To keep the power consumption in limits and still achieve an
adequate removal of hair, hair removal apparatuses are often
designed for anticipated average operating conditions. This results
however in the hair removal apparatuses causing vibrations and
noises under no-load conditions, i.e., when no hairs are being
removed, and displaying an inadequate function under full-load
conditions, i.e., when very many hairs are being removed. This
undesirable behavior can be counteracted by controlling the
rotational frequency of the drive motor of the hair removal
apparatus.
For example, from DE 42 01 027 A1 and U.S. Pat. No. 5,367,599 there
is known an electric shaver that deduces whether a beard is thick
or thin dependent on the load current of the motor. The motor is
then controlled on the basis of the determined beard thickness.
With a thin beard the motor is operated at a low rotational speed;
with a thick beard it is operated at a high speed.
From EP 0 719 202 B 1 there is known a shaving apparatus with an
electric motor whose speed is varied by a forward-coupled
closed-loop control unit as a function of at least one physical
variable. The physical variable is measurable by means of a
detecting element that detects an audio signal for determining the
hairs cut per unit of time, the elapsed shaving time, or a skin
contact force.
SUMMARY
In one aspect, an electric hair removal apparatus for removing hair
from the human skin features a housing adapted to be held in the
hand, a mechanically working hair removal device and a motor for
driving the hair removal device. Provision is made for a sensor
device for generating a signal that depends on the speed at which
the hair removal device is moved over the skin during the hair
removal.
One advantage of the hair removal apparatus described herein is
that by using the signal of the sensor device it is possible to
achieve a low level of power consumption while still enabling a
removal of hair which is thorough and gentle on the skin. In case
of battery operation, there results a longer battery life compared
to known hair removal apparatuses or batteries with reduced
dimensions. In addition, during fast movements of the hair removal
device relative to the skin there is no painful pulling of the
hairs. Another advantage is that the level of noise and the
vibrations during operation of the hair removal apparatus can be
kept relatively low on the whole.
The sensor device may have at least one rotatably mounted rotary
element. The rotary element is arranged preferably such that it is
set in rotation when the hair removal device is moved over the
skin. In addition, the sensor device may have a detecting element
for the direct or indirect detection of the rotation of the rotary
element. In this way it is possible with simple means to detect the
speed of the hair removal device relative to the skin.

WRITTEN TASKS
a – Summarize the excerpt on hair removal apparatuses in two sentences.
b – Using the excerpt on hair removal apparatuses, decide whether each statement agrees with it, and back each yes or no with the deciding words quoted from the excerpt. (i) The shaver known from DE 42 01 027 A1 runs its motor at a low speed when the beard is thick. (ii) In the shaving apparatus known from EP 0 719 202 B 1, one variable that can be measured is a skin contact force. (iii) The sensor device may include a rotatably mounted rotary element.
c – Write out the passage from the excerpt on hair removal apparatuses, beginning at the words "With a thin" and stopping after "contact force.".
None of the records is needed to complete the tasks.

ENTRIES PROVIDED
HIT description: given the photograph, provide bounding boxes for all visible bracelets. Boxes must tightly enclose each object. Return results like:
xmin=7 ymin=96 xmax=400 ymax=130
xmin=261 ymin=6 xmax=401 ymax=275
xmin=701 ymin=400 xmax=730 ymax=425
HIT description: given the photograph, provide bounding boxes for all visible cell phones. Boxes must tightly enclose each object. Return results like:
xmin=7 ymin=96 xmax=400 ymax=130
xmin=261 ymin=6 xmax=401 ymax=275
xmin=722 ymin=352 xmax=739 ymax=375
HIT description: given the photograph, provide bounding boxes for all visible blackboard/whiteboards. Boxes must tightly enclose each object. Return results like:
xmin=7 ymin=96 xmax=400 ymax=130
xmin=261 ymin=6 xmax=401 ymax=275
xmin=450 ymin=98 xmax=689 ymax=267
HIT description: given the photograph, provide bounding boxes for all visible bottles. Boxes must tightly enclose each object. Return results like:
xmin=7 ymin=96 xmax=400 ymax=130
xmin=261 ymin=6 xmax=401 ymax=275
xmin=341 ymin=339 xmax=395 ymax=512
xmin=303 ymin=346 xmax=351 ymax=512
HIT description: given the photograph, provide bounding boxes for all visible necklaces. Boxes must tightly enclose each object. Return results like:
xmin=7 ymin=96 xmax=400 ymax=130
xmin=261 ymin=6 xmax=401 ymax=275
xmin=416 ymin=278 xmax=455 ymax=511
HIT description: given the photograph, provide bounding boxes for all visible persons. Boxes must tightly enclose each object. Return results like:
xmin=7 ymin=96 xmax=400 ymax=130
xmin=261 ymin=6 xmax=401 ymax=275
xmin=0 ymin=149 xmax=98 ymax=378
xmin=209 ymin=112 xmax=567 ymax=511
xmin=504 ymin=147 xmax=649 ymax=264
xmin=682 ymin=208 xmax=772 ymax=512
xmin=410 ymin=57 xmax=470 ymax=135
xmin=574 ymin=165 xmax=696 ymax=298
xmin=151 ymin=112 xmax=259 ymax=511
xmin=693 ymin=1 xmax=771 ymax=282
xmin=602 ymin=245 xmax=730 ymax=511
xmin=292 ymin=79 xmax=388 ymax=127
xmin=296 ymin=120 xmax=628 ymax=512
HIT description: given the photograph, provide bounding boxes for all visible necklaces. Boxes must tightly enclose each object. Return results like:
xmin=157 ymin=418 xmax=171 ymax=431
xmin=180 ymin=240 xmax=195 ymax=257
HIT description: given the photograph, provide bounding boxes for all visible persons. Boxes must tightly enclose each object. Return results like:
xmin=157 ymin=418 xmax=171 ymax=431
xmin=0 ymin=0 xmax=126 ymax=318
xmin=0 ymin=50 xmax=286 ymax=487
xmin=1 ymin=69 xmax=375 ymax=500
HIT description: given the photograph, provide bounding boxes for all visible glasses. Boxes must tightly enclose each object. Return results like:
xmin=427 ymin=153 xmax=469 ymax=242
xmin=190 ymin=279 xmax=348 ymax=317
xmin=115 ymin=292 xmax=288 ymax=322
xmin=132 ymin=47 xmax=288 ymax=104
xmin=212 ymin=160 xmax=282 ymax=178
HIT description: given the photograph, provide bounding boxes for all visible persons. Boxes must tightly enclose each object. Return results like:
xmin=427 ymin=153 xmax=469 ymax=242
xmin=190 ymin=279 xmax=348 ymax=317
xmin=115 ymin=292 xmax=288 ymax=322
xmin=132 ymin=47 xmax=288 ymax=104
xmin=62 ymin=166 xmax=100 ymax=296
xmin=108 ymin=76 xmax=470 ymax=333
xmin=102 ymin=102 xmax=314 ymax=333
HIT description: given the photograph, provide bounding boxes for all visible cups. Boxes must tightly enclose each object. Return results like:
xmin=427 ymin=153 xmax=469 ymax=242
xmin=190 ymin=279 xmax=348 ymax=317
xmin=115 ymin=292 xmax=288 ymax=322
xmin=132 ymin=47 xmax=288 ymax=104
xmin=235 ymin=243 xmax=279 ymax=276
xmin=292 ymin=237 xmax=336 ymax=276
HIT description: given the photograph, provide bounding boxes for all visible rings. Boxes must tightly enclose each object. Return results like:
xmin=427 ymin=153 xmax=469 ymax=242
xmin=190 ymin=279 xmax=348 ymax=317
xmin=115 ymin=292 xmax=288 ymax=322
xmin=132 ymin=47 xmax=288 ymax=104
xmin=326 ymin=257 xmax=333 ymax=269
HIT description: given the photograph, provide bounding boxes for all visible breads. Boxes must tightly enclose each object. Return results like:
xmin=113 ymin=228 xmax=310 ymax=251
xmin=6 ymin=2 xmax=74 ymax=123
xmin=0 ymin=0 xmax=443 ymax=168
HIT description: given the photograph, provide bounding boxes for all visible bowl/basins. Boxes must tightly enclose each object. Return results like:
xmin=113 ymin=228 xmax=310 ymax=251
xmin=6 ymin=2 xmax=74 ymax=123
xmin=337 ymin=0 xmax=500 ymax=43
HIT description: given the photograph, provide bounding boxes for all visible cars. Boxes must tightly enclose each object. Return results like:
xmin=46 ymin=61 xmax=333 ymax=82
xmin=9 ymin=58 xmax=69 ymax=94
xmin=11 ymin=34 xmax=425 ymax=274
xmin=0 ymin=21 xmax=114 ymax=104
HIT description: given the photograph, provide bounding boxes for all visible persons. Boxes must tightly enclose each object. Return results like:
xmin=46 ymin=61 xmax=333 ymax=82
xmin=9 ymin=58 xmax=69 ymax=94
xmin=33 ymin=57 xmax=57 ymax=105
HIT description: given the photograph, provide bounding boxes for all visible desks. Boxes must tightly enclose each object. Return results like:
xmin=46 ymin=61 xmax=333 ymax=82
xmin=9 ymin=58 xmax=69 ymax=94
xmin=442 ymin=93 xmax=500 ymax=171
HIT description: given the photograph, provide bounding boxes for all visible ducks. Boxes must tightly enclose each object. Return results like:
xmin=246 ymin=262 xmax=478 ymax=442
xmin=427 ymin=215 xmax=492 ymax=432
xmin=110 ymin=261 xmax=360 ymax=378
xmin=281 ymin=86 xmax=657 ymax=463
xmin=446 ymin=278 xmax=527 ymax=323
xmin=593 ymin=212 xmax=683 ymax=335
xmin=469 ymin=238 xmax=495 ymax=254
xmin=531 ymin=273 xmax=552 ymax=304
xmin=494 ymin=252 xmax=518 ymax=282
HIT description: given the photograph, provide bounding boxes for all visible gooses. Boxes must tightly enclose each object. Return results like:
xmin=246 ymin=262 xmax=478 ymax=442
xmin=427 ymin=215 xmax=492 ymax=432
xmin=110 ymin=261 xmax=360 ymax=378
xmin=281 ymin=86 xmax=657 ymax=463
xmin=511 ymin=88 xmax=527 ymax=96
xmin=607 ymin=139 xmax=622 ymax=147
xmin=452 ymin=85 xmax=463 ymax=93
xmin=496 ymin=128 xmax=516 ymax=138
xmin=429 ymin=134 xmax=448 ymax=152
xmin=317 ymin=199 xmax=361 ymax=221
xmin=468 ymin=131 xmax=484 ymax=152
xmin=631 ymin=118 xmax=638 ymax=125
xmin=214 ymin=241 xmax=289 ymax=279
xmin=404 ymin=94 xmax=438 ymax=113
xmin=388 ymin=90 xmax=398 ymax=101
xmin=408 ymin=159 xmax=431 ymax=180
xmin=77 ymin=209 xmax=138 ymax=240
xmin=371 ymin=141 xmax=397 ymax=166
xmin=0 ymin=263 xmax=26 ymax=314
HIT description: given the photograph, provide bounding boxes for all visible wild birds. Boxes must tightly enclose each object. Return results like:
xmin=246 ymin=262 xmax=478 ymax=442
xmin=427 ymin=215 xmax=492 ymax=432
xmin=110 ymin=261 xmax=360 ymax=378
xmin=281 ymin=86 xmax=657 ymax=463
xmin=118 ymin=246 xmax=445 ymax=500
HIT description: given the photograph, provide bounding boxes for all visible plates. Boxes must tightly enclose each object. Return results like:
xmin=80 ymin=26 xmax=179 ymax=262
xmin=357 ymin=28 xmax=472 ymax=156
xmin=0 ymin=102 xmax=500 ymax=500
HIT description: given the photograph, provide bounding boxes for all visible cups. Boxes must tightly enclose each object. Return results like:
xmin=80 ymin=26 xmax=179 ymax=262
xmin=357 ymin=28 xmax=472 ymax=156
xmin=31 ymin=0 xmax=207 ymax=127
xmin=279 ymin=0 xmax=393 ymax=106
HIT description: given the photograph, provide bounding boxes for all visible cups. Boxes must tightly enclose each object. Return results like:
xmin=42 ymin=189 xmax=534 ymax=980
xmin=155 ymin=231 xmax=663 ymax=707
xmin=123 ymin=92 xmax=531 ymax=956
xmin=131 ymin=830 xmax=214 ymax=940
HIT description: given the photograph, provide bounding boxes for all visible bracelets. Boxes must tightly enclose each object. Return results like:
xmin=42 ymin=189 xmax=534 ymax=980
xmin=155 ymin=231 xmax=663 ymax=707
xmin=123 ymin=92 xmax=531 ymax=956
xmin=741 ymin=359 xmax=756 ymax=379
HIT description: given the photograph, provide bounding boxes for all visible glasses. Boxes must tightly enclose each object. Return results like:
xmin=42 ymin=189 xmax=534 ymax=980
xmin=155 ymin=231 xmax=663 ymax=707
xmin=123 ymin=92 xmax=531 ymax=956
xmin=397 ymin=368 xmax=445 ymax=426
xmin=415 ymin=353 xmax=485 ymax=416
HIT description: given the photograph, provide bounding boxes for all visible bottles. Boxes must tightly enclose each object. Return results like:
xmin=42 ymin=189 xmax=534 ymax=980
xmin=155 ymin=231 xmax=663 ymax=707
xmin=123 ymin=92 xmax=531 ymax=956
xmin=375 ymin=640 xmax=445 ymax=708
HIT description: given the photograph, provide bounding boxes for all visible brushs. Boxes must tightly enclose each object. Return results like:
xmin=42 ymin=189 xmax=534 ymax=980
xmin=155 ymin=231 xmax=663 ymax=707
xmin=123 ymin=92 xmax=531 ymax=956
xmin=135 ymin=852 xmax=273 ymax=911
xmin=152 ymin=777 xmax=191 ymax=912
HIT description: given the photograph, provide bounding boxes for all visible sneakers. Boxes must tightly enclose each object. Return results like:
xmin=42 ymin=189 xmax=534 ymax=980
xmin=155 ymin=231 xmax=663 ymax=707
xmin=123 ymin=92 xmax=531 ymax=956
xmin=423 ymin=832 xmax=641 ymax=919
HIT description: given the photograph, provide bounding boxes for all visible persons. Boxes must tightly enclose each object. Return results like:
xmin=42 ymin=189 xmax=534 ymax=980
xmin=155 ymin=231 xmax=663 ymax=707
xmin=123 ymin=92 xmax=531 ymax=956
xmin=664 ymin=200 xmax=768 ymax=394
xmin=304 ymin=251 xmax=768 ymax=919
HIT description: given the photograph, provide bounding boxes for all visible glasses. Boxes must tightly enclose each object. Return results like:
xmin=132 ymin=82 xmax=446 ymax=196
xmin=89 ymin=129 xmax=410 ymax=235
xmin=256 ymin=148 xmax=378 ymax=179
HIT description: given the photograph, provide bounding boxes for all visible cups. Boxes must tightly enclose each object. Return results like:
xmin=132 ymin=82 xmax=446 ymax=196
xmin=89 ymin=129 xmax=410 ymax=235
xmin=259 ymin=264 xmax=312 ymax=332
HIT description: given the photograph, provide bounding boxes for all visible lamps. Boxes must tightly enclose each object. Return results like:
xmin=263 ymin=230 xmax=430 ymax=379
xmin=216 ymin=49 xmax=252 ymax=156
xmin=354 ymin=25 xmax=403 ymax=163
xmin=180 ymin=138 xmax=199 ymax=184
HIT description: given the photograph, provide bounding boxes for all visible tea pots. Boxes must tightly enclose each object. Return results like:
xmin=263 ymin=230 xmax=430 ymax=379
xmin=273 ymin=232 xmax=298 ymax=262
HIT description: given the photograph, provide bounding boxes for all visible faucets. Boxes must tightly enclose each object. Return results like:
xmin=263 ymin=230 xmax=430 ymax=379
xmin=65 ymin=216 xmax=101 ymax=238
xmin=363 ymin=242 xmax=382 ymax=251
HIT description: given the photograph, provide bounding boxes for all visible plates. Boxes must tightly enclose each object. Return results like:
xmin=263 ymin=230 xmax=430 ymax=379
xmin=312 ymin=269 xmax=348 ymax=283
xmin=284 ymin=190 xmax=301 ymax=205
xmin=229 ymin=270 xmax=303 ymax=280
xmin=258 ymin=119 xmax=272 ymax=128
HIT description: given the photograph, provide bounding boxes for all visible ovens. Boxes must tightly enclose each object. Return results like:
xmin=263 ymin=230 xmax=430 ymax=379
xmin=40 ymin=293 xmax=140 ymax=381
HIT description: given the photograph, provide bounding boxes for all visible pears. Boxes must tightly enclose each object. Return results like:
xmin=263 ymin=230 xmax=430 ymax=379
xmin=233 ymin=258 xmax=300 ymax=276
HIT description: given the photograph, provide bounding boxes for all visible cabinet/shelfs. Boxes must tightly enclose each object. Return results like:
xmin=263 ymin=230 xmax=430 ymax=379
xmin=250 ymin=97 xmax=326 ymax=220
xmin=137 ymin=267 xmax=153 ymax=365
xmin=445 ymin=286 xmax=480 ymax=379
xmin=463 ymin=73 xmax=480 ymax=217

SOLVED TASKS
a – Hair removal apparatuses designed for average operating conditions vibrate and make noise under no load and work inadequately under full load, a behavior that can be countered by controlling the rotational frequency of the drive motor. The apparatus described has a hand-held housing, a mechanical hair removal device, a motor, and a sensor device whose signal depends on how fast the hair removal device is moved over the skin, allowing low power consumption with hair removal that is thorough and gentle on the skin.

b –
(i) No: "with a thick beard it is operated at a high speed."
(ii) Yes: "the hairs cut per unit of time, the elapsed shaving time, or a skin contact force."
(iii) Yes: "The sensor device may have at least one rotatably mounted rotary element."

c –
With a thin beard the motor is operated at a low rotational speed;
with a thick beard it is operated at a high speed.
From EP 0 719 202 B 1 there is known a shaving apparatus with an
electric motor whose speed is varied by a forward-coupled
closed-loop control unit as a function of at least one physical
variable. The physical variable is measurable by means of a
detecting element that detects an audio signal for determining the
hairs cut per unit of time, the elapsed shaving time, or a skin
contact force.